Mais ne nous éloignons pas trop de notre propos initial et citons quelques uns de ceux dont le nom ne mérite pas de figurer au dos de nos enveloppes joliment timbrées de nos armoiries, de nos lieux saints ou encore de nos valeureux ancêtres.
Tout d’abord, Jules Ferry, le père de l’école publique française, qui a osé déclarer à la tribune du parlement français « Messieurs, il faut parler plus haut et plus vrai ! Il faut dire ouvertement qu’en effet les races supérieures ont un droit vis-à-vis des races inférieures. (...) Je répète qu’il y a pour les races supérieures un droit, parce qu’il y a un devoir pour elles. Elles ont le devoir de civiliser les races inférieures. » Une rhétorique qui fait étrangement penser au propagandiste nazi Joseph Goebbels, et qui passerait bien en quatrième de couverture de Mein Kampf……Qu’auriez vous fait Monsieur pour arriver à vos fins si la résistance était beaucoup plus dure ? Nous bombarder comme Vichy en 1940, nous confiner dans camps pour nous apprendre à manger avec une fourchette………..et pourtant une rue de notre capitale porte le nom de ce Monsieur.

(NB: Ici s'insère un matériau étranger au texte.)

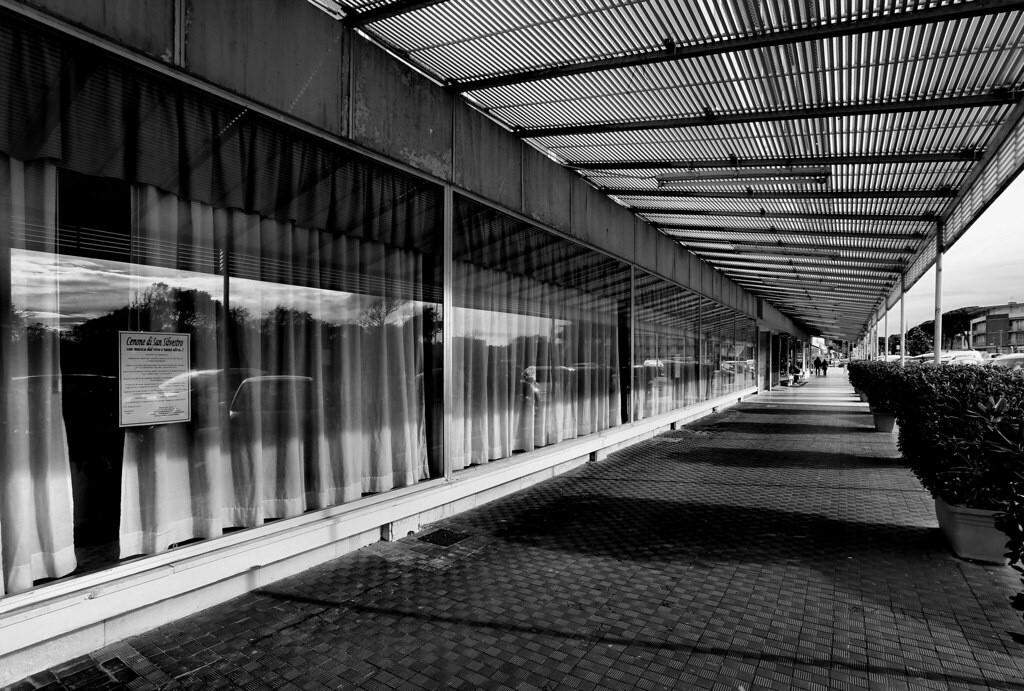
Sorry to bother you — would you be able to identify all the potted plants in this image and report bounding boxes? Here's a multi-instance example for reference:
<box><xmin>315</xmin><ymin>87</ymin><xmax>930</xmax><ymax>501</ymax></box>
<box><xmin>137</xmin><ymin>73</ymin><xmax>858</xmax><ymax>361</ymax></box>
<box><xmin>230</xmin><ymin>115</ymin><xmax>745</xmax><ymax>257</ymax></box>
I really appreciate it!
<box><xmin>846</xmin><ymin>359</ymin><xmax>899</xmax><ymax>431</ymax></box>
<box><xmin>894</xmin><ymin>361</ymin><xmax>1024</xmax><ymax>563</ymax></box>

Il y a encore ces valeureux hommes de main qui ont concrétisé toutes ces théories dans les champs de batailles, il s’agit des généraux Louis Faidherbe et Emile Pinet-Laprade qui se sont succédés dans les champs de bataille du Soudan français. Ceux-ci ont dans leurs sarcelles des victoires dans lesquelles où ils ont exterminés bon nombre de nos ancêtres, et soumis au travail forcé les rescapés. Ainsi Lat Dior, Maba Diakhou, Ndatté Yalla, Alboury, Kumba Ndoffen, parmi les plus illustres, ont vu leurs terres pillés, leurs histoires enfouies, leur nom porté à l’oubli par ces généraux que l’on a gardés dans nos mémoires avec avenue Faidherbe (je ne parle même pas du pont) et un boulevard Pinet-Laprade. Et je passe les sévices que ces derniers ont fait subir à nos grands guides religieux qui, fort heureusement grâce à leurs talibés sont restés dans la mémoire collective.

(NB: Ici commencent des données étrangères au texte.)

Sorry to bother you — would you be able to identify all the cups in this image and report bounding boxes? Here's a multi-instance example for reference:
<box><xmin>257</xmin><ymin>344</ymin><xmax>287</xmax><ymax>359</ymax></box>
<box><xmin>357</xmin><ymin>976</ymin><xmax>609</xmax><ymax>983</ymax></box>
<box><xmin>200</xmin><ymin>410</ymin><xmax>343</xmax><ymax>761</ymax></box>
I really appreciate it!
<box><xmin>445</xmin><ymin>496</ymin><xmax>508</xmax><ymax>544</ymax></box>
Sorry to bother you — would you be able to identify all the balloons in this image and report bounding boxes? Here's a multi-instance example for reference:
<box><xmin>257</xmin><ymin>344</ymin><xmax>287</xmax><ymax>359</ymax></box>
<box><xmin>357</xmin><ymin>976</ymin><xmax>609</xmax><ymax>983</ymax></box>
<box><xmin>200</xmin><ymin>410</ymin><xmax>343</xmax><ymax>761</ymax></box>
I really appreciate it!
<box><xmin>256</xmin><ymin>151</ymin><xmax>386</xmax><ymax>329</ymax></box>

Ces exemples ne sont pas les seuls noms qui à leur lecture dans ma bien aimée ville de Dakar me fendent le cœur. On peut ajouter le président franc-maçon éphémère de la France Félix Faure, l’administrateur Ernest Roume, ou encore le célèbre William Ponty qui est l’origine de la participation massive des troupes coloniales à la seconde guerre. Fort heureusement, parmi cette pléthore de chantres du colonialisme, il y a certains noms de français qui sont toujours les bienvenus dans nos rues, tel Georges Clémenceau et Jean Jaurès.
Ceci n’est pas une propagande anti français, mais plutôt un rappel pour montrer l’inadéquation de certains noms de rue pour un peuple qui veut se construire laborieusement de ses propres mains, en refusant le confort feutré d'une dépendance librement consentie. Le travail entamé par le Professeur Iba Der Thiam sur le nom de nos écoles doit être poursuivi dans nos rues.